Surgical sterilization is a safe, highly effective, permanent, and convenient form of contraception. Numerous methods for achieving permanent sterilization have been described, and subsequently modified to improve success rates, simplify surgical technique and reduce postoperative pain and length of hospital stay. Laparoscopic techniques are preferred for most patients, as they are effective, and are usually performed on an outpatient basis, and result in rapid patient recovery. In 1995, almost 30 percent of contraceptive users in the United States used tubal sterilization .
Female surgical sterilization via laparoscopy or laparotomy is reviewed in this topic. Hysteroscopic sterilization is reviewed separately. (See "Hysteroscopic sterilization".)
Tubal sterilization is an elective and essentially permanent procedure. There are virtually no absolute contraindications, although a patient's gynecologic disease may require sterilization by hysterectomy and bilateral oophorectomy.
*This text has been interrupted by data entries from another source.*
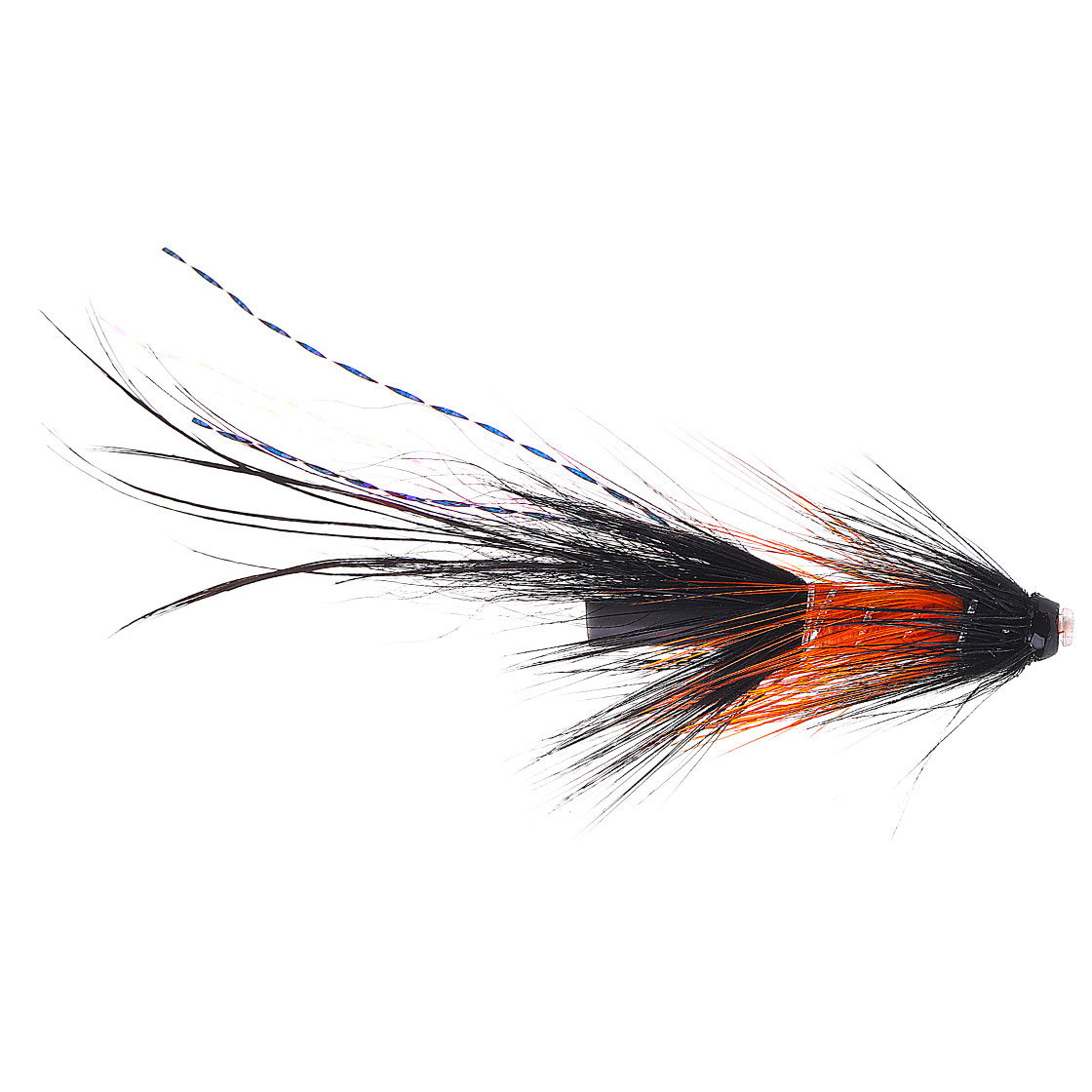 Superflies Lachsfliege - Black PBP Shrimp
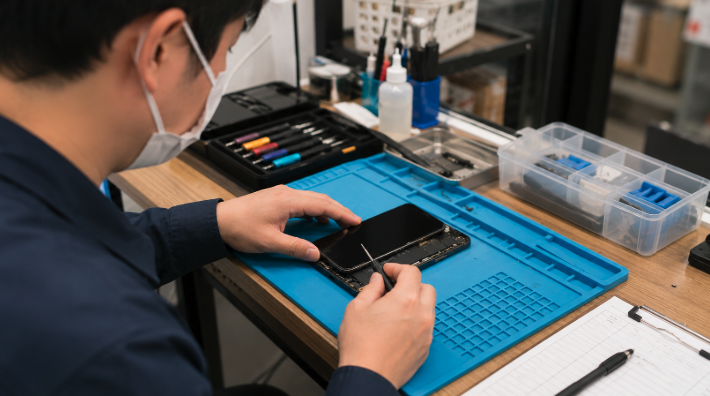 思ったより長い？高槻スマホ修理の所要時間のリアル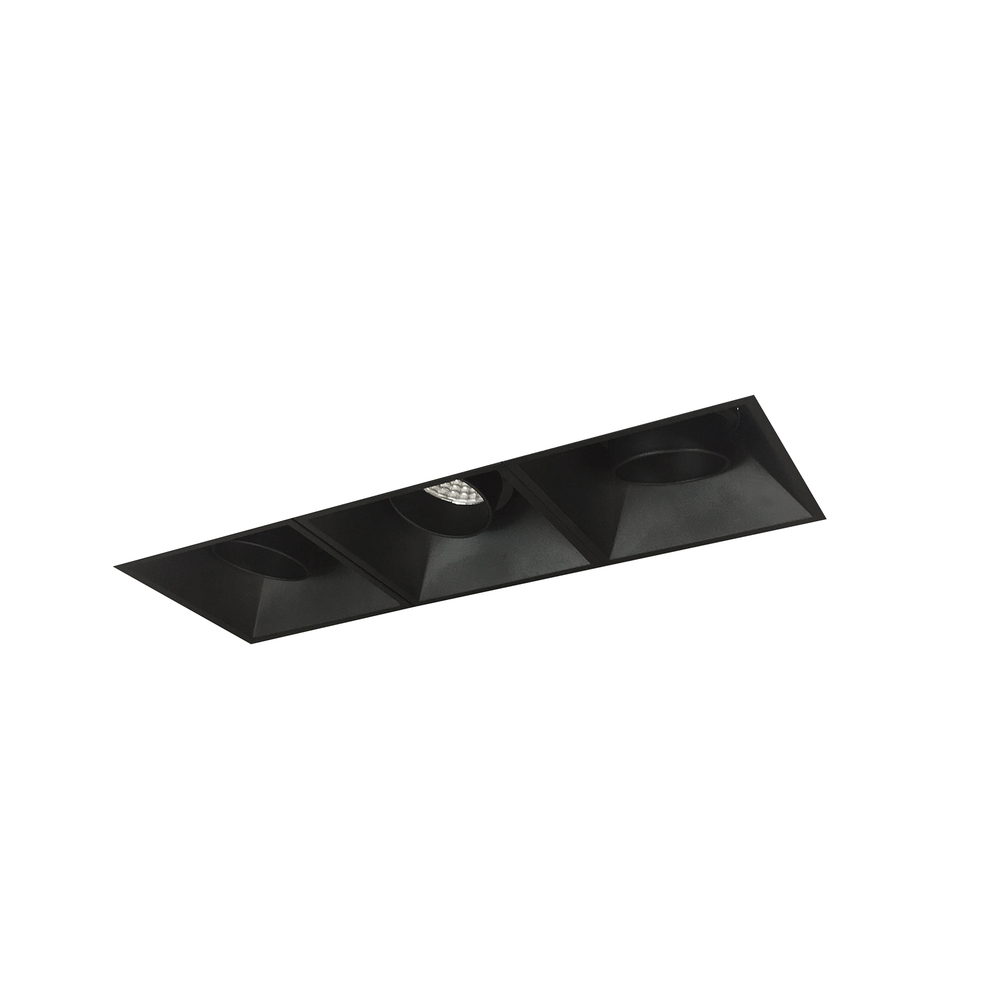 Iolite MLS 3-Head Trimless Reflector Kit, 3000K, 1000lm, Black Adj. Gimbal/Wall Wash Trims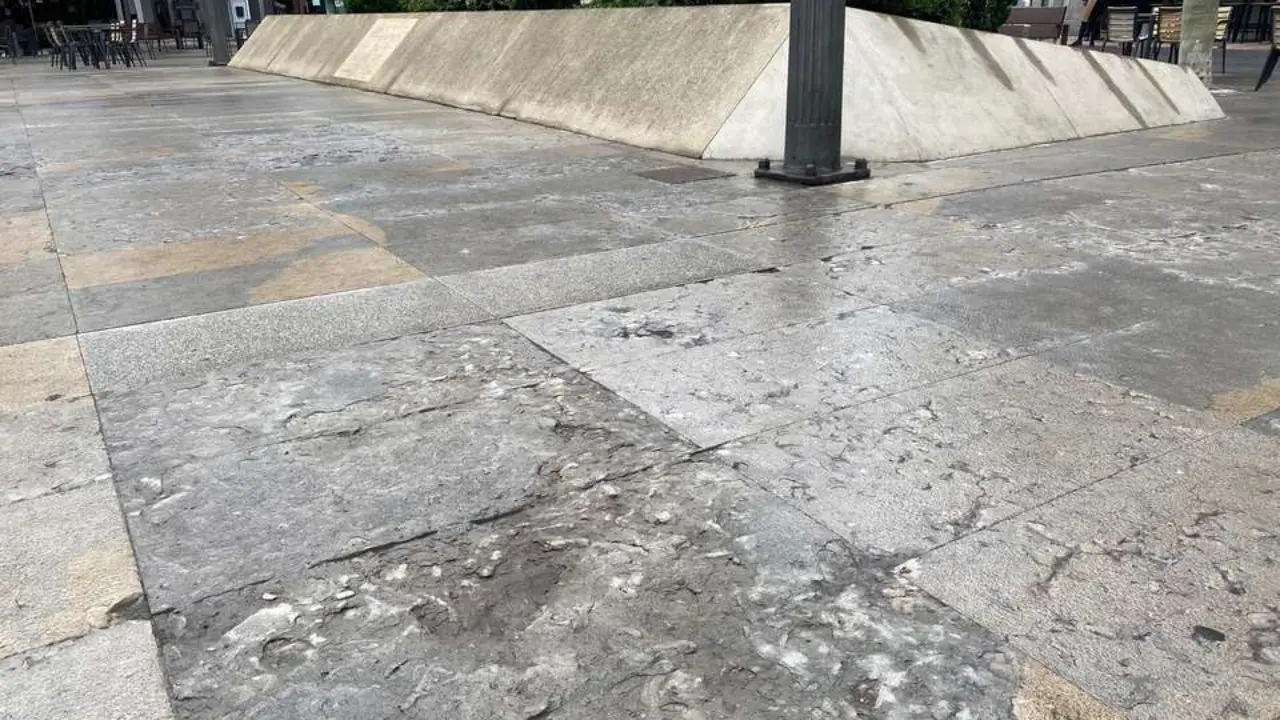 Plaza Cortes Leonesas.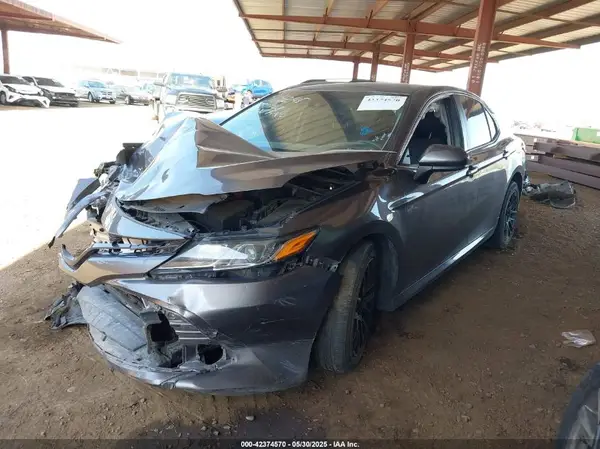4T1B11HK7KU790468 2019 TOYOTA CAMRY - Image 2
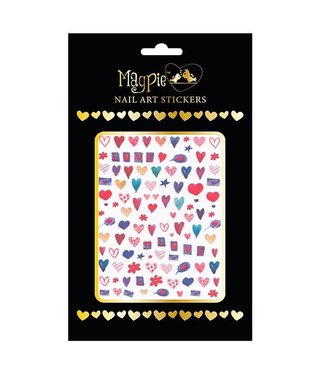 Magpie 075 Love Stickers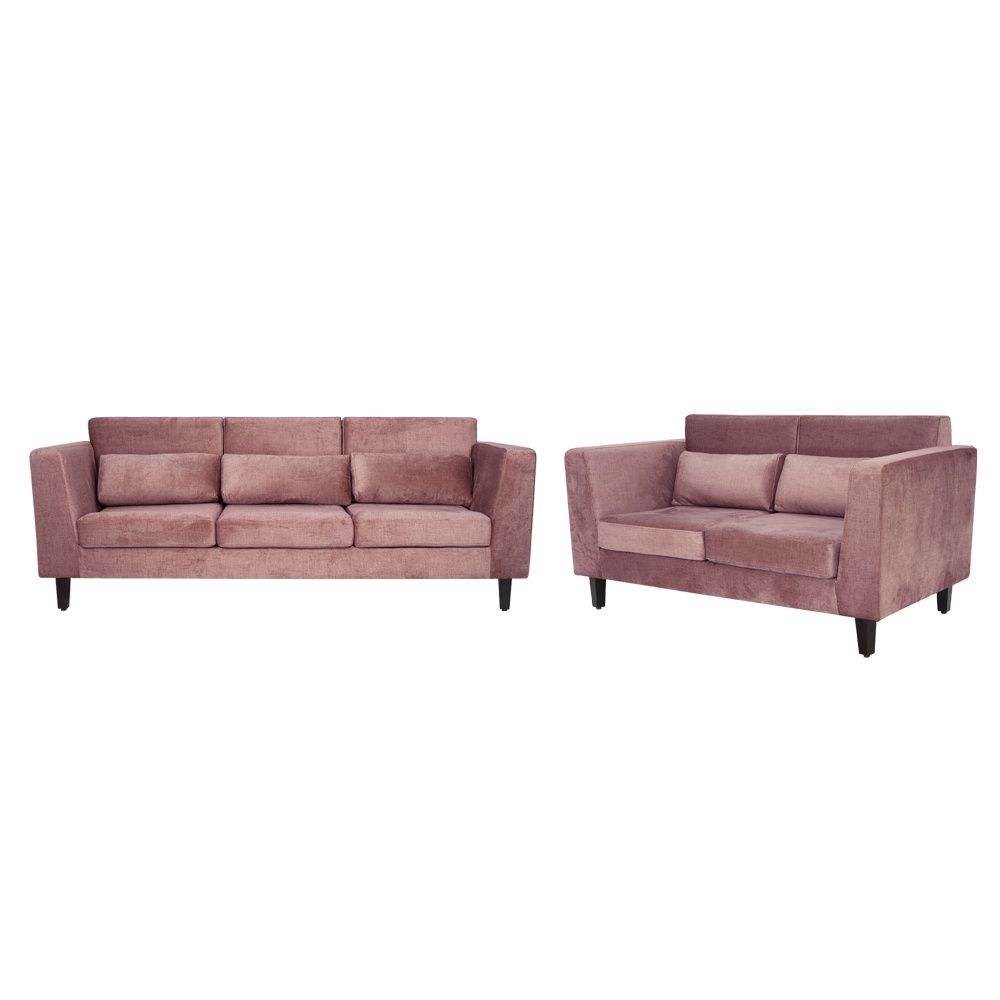 SnoozePro Plus Sofa Set - (3+2) Reflection Rose Brown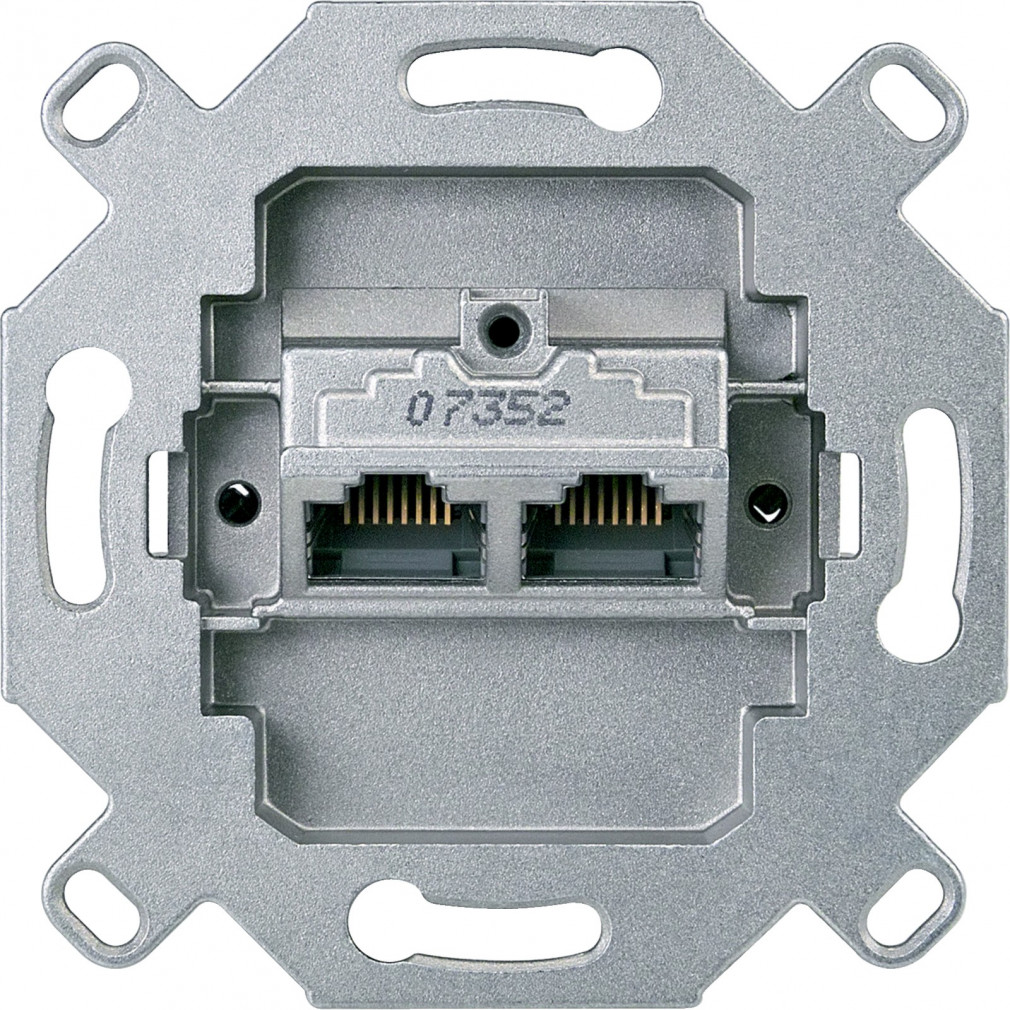 Schneider Merten RJ45 betét 8/8 Cat 6 System M MTN465706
●Known extensive intra-abdominal adhesions increase the potential for intraoperative morbidity during laparoscopy. With the development of transcervical (or hysteroscopic) sterilization, laparotomy is now rarely necessary for sterilization. Alternatively, other forms of contraceptive can be offered. (See "Hysteroscopic sterilization" and "Overview of contraception".)
●Pregnancy may pose a significant risk to women with some medical disorders; thus forming a basis for elective sterilization. However, consultation with a maternal-fetal medicine specialist is advisable to determine the current magnitude of risk to mother and offspring, since occasionally women have been told that pregnancy is contraindicated when, in fact, it is not.